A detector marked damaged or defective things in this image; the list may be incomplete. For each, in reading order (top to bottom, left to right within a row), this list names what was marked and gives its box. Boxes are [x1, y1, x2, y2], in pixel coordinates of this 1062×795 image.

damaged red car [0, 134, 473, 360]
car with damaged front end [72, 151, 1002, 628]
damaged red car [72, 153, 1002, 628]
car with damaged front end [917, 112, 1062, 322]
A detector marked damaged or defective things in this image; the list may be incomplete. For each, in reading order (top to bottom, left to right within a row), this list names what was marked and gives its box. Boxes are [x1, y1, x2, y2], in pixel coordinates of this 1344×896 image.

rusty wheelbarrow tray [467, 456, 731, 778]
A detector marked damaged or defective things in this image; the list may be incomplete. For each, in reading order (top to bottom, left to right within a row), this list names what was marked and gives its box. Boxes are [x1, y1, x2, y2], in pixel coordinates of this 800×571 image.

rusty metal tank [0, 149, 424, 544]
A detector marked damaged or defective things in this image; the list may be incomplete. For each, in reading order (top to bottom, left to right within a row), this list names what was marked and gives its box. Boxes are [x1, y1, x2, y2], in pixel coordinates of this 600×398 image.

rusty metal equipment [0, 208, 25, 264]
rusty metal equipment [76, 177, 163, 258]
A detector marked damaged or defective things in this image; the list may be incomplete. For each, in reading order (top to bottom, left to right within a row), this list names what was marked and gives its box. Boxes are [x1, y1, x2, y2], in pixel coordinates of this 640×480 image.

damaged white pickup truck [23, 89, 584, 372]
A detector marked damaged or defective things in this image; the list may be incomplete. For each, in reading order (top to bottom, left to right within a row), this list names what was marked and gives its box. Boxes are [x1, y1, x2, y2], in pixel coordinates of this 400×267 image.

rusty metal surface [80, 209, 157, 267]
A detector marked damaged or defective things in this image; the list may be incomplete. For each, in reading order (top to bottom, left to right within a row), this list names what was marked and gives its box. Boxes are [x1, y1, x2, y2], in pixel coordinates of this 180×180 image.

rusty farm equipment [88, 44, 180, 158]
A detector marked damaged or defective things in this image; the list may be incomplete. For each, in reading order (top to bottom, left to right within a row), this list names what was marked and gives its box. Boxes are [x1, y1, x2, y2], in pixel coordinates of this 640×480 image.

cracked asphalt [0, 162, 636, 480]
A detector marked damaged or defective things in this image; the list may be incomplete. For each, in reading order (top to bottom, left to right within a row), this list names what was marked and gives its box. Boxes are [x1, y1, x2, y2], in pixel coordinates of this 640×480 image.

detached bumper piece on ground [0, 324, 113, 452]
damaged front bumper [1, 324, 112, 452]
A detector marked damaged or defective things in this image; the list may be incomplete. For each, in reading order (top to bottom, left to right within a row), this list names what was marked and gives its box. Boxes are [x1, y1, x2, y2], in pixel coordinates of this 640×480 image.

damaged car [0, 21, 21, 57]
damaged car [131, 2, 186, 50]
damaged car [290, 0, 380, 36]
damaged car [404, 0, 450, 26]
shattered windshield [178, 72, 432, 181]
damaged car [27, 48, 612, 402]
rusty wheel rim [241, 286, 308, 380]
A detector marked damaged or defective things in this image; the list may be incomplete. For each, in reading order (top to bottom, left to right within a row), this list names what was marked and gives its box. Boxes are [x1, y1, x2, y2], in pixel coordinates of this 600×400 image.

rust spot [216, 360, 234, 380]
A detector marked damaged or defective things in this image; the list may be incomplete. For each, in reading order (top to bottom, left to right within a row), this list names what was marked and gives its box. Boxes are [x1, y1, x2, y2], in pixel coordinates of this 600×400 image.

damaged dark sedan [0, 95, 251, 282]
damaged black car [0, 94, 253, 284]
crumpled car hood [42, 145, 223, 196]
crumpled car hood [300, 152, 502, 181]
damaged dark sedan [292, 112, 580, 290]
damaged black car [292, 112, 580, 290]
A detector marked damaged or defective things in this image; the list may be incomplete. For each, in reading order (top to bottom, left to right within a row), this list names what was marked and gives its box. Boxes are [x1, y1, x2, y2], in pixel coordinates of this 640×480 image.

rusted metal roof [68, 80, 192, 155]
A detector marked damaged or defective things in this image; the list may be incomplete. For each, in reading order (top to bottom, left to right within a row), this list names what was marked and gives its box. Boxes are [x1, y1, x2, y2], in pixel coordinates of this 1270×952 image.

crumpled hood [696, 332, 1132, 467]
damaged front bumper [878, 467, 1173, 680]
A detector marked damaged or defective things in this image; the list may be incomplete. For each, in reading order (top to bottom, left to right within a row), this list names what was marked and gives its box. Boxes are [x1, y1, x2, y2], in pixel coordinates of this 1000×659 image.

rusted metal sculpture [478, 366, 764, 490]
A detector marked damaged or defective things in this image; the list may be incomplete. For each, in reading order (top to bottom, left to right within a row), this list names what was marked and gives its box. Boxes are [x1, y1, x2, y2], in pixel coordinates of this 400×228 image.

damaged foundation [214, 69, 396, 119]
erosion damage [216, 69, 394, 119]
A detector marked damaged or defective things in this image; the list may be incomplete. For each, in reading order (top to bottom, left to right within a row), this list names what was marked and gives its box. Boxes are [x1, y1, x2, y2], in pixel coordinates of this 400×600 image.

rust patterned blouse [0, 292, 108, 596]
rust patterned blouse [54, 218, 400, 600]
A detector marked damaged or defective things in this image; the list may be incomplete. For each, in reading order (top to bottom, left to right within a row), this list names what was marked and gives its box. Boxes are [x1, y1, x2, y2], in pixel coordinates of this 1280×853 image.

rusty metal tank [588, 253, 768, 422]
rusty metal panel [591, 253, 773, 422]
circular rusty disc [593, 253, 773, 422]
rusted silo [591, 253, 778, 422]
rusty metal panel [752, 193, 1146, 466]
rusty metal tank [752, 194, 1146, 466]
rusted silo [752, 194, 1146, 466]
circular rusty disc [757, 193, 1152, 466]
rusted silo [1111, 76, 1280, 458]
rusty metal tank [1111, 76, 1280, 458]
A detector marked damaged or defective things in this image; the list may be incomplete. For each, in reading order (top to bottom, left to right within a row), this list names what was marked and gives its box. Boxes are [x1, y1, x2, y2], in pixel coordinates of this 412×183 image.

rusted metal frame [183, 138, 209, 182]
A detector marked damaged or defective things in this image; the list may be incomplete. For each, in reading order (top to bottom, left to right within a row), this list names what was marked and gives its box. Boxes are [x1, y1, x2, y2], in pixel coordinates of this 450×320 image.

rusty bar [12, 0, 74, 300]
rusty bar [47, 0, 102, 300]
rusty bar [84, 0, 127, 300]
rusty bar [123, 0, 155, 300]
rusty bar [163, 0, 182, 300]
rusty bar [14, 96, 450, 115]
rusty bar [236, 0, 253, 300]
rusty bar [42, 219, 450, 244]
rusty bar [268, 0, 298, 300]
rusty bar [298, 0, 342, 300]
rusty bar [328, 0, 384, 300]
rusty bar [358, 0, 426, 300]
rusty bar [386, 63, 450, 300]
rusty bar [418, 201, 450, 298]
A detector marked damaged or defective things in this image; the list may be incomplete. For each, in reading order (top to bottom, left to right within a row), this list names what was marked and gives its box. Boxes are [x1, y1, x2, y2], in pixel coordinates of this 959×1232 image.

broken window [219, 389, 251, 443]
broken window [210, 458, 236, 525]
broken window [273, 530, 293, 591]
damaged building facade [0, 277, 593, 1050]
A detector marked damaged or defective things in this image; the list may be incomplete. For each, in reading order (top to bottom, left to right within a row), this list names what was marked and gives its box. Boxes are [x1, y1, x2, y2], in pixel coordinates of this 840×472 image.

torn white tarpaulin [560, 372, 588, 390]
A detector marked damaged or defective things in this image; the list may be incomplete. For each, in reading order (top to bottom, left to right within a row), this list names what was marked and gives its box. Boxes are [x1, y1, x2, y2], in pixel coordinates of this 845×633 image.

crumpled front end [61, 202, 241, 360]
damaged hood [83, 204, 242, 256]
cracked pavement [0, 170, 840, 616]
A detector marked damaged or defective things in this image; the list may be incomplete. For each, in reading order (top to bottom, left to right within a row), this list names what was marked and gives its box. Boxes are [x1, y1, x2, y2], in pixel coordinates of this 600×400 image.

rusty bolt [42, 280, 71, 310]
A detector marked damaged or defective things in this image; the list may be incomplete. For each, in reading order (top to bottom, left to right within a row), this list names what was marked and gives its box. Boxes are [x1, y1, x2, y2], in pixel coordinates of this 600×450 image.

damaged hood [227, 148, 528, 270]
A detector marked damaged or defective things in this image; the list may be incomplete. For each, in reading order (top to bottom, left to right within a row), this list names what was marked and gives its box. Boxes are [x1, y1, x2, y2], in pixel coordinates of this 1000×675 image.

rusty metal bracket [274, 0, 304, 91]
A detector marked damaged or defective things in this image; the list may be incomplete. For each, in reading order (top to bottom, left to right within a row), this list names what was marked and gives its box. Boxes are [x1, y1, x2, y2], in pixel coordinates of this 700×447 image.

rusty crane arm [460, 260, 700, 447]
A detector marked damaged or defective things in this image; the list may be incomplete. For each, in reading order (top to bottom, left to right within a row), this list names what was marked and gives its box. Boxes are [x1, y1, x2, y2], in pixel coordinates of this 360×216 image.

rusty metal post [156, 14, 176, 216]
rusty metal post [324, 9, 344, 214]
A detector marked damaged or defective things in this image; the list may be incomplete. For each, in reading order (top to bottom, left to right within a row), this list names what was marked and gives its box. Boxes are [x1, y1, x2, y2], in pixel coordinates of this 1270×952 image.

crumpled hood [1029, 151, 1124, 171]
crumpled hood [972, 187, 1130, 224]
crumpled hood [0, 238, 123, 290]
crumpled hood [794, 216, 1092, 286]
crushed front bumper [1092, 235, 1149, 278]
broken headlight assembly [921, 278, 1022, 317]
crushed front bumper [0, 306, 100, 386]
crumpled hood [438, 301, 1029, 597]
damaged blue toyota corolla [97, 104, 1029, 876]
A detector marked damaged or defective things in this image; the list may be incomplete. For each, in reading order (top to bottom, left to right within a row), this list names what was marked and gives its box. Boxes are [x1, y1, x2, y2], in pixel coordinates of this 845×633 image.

### Prompt
Reproduce the lines above, starting at the line containing "this 180×180 image." and ending at the line containing "rusty farm equipment [88, 44, 180, 158]", both included.

### Exercise result
A detector marked damaged or defective things in this image; the list may be incomplete. For each, in reading order (top to bottom, left to right within a row), this list names what was marked and gives its box. Boxes are [x1, y1, x2, y2], in pixel coordinates of this 180×180 image.

rusty farm equipment [88, 44, 180, 158]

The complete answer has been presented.